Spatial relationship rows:
※ ※ ※
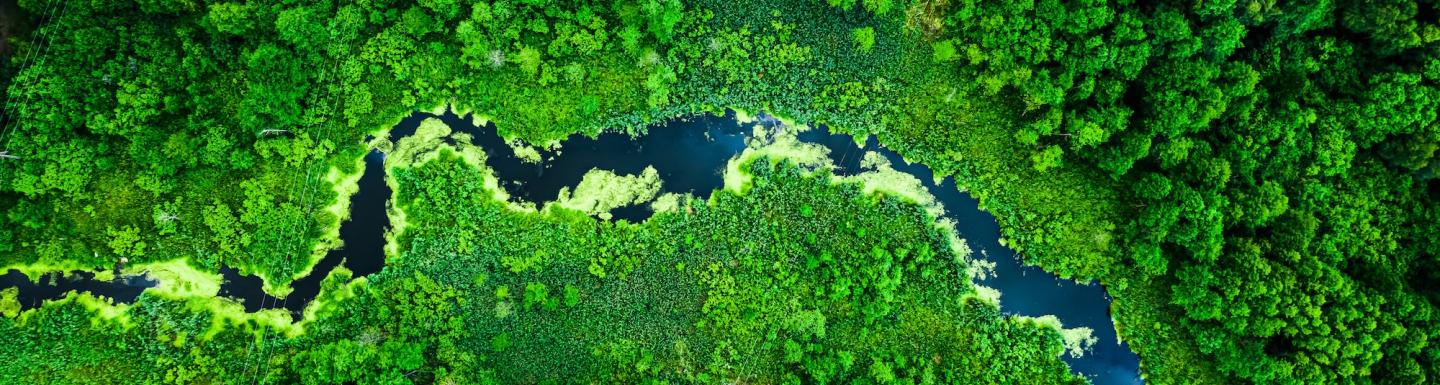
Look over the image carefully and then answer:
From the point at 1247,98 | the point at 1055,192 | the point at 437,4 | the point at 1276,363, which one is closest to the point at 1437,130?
the point at 1247,98

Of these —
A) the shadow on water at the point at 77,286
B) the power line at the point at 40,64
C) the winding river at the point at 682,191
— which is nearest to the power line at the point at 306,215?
the winding river at the point at 682,191

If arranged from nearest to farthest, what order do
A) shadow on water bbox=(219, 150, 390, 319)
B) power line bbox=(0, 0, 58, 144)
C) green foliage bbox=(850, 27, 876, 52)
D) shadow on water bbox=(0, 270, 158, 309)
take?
power line bbox=(0, 0, 58, 144) → shadow on water bbox=(0, 270, 158, 309) → green foliage bbox=(850, 27, 876, 52) → shadow on water bbox=(219, 150, 390, 319)

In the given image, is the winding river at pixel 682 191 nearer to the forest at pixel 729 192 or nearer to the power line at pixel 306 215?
the power line at pixel 306 215

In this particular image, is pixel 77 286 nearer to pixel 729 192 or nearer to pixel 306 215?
pixel 306 215

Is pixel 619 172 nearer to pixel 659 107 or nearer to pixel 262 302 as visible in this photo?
pixel 659 107

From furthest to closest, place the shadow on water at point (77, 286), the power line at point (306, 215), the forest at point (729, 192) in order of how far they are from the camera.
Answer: the shadow on water at point (77, 286)
the power line at point (306, 215)
the forest at point (729, 192)

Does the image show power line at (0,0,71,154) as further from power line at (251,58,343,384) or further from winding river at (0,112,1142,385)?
power line at (251,58,343,384)

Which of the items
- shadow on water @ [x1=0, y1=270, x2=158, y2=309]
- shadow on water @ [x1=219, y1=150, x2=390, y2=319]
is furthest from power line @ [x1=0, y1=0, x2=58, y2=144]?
shadow on water @ [x1=219, y1=150, x2=390, y2=319]

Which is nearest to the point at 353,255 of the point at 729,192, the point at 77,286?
the point at 77,286
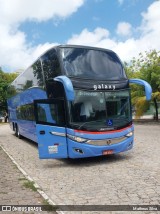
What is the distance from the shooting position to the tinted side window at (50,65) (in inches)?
456

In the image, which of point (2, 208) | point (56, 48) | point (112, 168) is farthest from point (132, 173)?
point (56, 48)

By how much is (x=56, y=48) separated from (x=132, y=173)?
5.22m

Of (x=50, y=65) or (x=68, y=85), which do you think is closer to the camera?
(x=68, y=85)

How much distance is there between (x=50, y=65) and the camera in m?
12.2

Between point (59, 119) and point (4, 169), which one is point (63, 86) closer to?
point (59, 119)

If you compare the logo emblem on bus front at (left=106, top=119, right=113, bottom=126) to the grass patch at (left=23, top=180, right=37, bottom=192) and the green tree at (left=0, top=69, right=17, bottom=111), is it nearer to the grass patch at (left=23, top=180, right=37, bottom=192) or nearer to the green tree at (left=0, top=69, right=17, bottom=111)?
the grass patch at (left=23, top=180, right=37, bottom=192)

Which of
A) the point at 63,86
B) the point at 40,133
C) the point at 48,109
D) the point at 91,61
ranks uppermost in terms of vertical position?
the point at 91,61

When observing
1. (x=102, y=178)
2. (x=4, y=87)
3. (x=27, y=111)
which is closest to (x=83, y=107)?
(x=102, y=178)

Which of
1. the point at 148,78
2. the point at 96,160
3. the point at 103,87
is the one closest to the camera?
the point at 103,87

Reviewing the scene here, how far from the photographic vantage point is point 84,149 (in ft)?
35.5

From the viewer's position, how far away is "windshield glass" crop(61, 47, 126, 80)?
11.4 meters

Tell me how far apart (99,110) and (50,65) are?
8.55ft

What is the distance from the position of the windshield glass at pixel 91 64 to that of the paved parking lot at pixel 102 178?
119 inches

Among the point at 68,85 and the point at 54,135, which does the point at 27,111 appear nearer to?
the point at 54,135
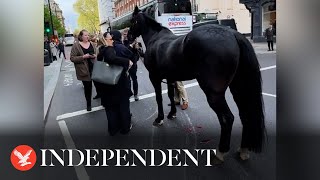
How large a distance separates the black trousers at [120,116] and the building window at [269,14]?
192 cm

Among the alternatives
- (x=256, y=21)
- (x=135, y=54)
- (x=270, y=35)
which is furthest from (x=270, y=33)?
(x=135, y=54)

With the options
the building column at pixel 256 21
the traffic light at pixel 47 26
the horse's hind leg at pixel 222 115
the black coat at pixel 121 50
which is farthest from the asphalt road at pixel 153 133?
the black coat at pixel 121 50

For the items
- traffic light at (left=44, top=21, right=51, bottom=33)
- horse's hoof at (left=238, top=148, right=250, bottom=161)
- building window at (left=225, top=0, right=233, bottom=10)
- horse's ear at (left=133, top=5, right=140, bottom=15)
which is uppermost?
building window at (left=225, top=0, right=233, bottom=10)

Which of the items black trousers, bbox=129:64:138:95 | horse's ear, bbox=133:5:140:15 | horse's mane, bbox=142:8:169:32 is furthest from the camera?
black trousers, bbox=129:64:138:95

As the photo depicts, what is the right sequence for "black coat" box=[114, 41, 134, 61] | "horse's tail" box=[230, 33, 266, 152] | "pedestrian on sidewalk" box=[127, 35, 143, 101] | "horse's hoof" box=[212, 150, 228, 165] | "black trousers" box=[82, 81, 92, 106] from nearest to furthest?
"horse's tail" box=[230, 33, 266, 152]
"horse's hoof" box=[212, 150, 228, 165]
"black coat" box=[114, 41, 134, 61]
"pedestrian on sidewalk" box=[127, 35, 143, 101]
"black trousers" box=[82, 81, 92, 106]

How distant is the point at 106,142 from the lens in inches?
139

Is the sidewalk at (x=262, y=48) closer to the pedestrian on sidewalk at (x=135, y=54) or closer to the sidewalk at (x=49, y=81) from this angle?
the pedestrian on sidewalk at (x=135, y=54)

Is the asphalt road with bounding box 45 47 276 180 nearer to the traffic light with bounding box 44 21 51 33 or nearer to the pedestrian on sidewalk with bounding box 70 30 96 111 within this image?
the pedestrian on sidewalk with bounding box 70 30 96 111

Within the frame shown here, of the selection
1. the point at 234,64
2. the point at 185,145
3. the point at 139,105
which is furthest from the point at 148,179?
the point at 139,105

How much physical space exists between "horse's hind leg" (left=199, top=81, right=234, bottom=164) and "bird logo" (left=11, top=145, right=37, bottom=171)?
1721 millimetres

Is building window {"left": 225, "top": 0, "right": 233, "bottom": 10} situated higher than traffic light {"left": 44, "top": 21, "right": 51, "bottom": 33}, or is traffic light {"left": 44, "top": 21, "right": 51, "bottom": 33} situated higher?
building window {"left": 225, "top": 0, "right": 233, "bottom": 10}

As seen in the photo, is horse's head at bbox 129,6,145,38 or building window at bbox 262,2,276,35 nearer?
building window at bbox 262,2,276,35

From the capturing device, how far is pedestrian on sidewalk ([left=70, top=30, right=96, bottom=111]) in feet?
15.0

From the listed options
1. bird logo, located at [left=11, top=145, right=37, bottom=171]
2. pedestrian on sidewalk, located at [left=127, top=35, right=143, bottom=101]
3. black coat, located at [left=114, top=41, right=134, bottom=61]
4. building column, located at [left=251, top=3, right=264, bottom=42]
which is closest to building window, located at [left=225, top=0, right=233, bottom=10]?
building column, located at [left=251, top=3, right=264, bottom=42]
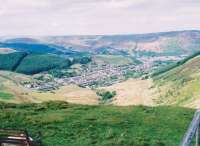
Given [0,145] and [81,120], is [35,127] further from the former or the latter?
[0,145]

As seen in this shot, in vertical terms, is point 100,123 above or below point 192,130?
below

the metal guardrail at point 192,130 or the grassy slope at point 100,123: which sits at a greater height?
the metal guardrail at point 192,130

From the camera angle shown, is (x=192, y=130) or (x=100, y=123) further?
(x=100, y=123)

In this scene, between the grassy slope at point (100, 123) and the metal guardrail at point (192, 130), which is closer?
the metal guardrail at point (192, 130)

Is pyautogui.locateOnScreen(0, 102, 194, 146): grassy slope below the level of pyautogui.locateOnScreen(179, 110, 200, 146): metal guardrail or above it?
below

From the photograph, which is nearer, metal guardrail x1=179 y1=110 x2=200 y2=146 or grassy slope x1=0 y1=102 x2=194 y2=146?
metal guardrail x1=179 y1=110 x2=200 y2=146

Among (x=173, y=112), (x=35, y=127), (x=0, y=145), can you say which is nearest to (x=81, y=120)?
→ (x=35, y=127)

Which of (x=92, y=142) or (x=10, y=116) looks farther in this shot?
(x=10, y=116)

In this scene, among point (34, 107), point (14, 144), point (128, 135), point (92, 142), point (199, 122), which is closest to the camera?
point (199, 122)
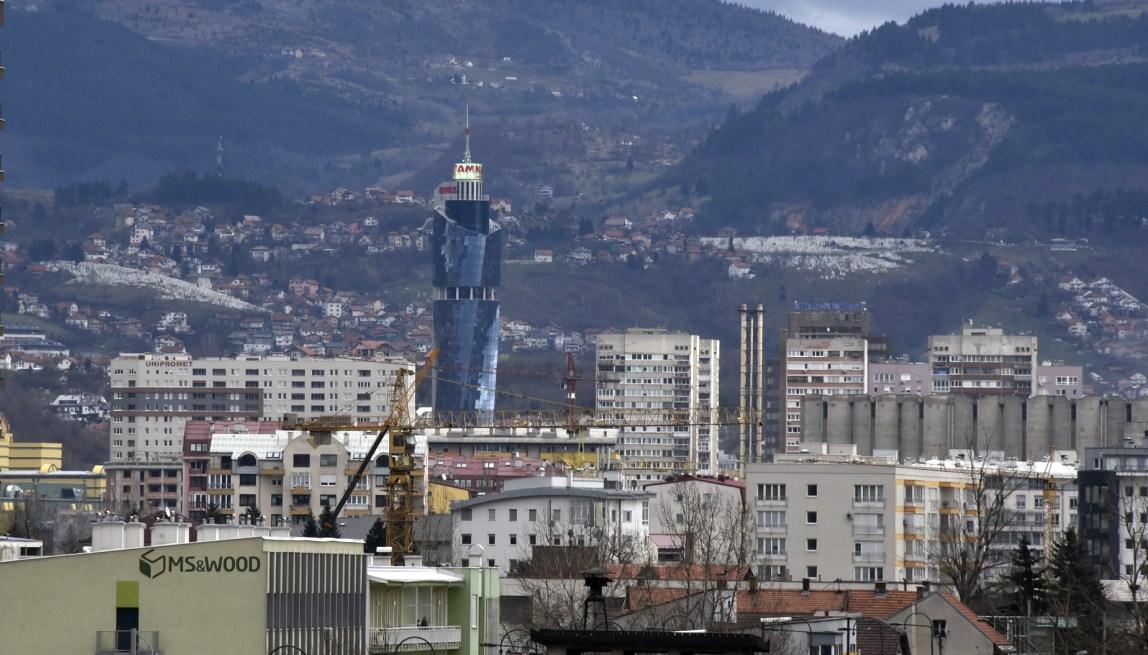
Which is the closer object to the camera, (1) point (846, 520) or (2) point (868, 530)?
(2) point (868, 530)

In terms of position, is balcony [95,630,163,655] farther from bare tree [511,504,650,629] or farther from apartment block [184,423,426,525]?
apartment block [184,423,426,525]

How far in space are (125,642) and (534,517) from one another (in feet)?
296

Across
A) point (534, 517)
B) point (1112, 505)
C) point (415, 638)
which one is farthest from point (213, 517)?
point (1112, 505)

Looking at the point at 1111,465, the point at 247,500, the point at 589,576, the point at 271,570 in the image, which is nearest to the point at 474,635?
the point at 271,570

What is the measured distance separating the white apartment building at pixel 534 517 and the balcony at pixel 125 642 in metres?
80.7

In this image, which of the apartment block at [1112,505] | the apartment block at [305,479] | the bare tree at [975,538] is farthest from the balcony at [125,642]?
the apartment block at [305,479]

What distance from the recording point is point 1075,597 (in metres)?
91.8

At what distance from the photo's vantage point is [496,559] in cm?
13275

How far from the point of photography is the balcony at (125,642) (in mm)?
48219

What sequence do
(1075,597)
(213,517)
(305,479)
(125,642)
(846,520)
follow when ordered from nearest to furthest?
(125,642) < (1075,597) < (213,517) < (846,520) < (305,479)

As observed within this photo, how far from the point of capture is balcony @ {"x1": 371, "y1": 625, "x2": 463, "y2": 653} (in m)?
55.0

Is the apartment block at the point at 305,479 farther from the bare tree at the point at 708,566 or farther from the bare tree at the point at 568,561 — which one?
the bare tree at the point at 568,561

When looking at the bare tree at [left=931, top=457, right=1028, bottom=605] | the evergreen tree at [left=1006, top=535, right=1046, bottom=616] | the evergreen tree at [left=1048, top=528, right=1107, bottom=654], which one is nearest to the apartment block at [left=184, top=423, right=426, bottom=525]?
the bare tree at [left=931, top=457, right=1028, bottom=605]

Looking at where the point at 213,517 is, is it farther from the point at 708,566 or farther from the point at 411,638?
the point at 411,638
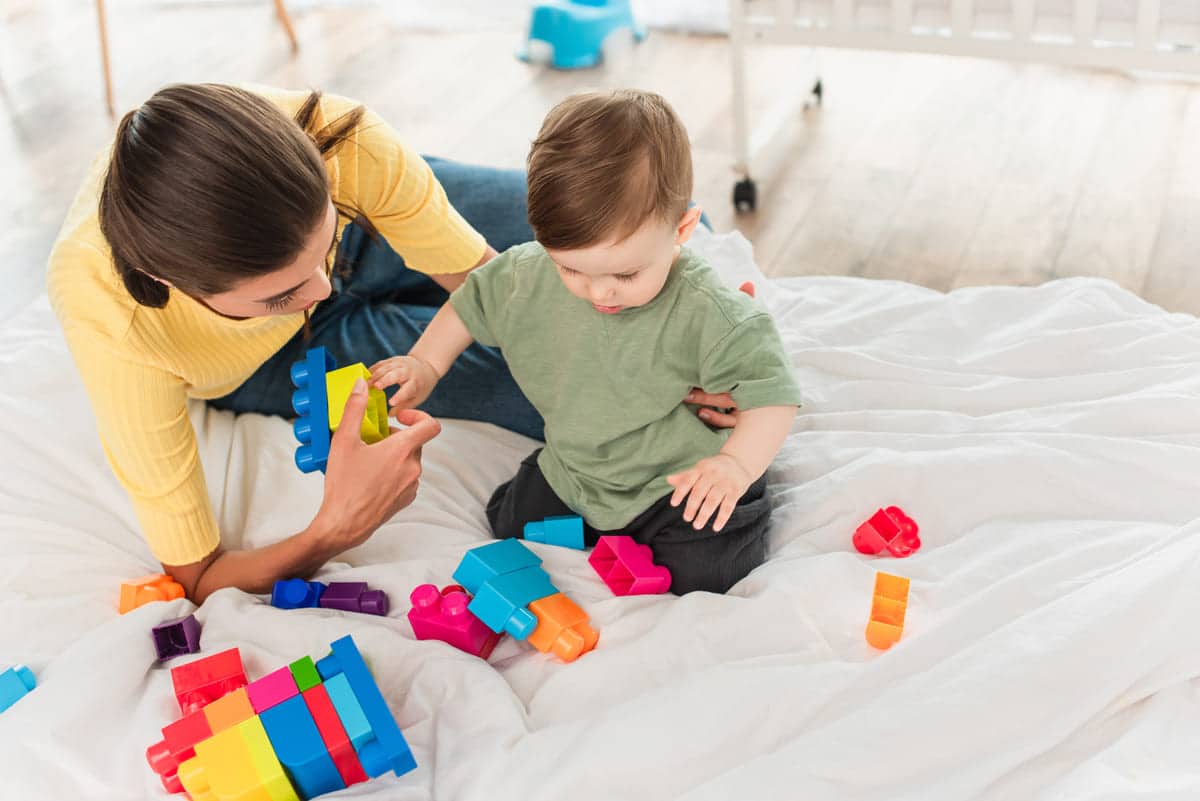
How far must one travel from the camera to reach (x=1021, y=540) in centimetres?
123

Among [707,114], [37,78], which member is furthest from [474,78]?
[37,78]

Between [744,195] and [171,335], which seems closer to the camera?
[171,335]

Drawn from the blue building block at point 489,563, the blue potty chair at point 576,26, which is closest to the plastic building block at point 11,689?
the blue building block at point 489,563

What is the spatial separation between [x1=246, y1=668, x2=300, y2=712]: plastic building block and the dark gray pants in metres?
0.37

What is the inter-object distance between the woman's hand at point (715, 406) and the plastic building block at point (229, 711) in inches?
22.9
※ ※ ※
• [Given exercise]: Replace "plastic building block" with "toy building block" in the rows starting at the line containing "What is the inter-object" and ending at the last row, then give those lines again with nothing else changed.

• [Result for this task]:
What is the inter-object distance between the woman's hand at point (715, 406) and the toy building block at point (229, 711) in inches?
22.9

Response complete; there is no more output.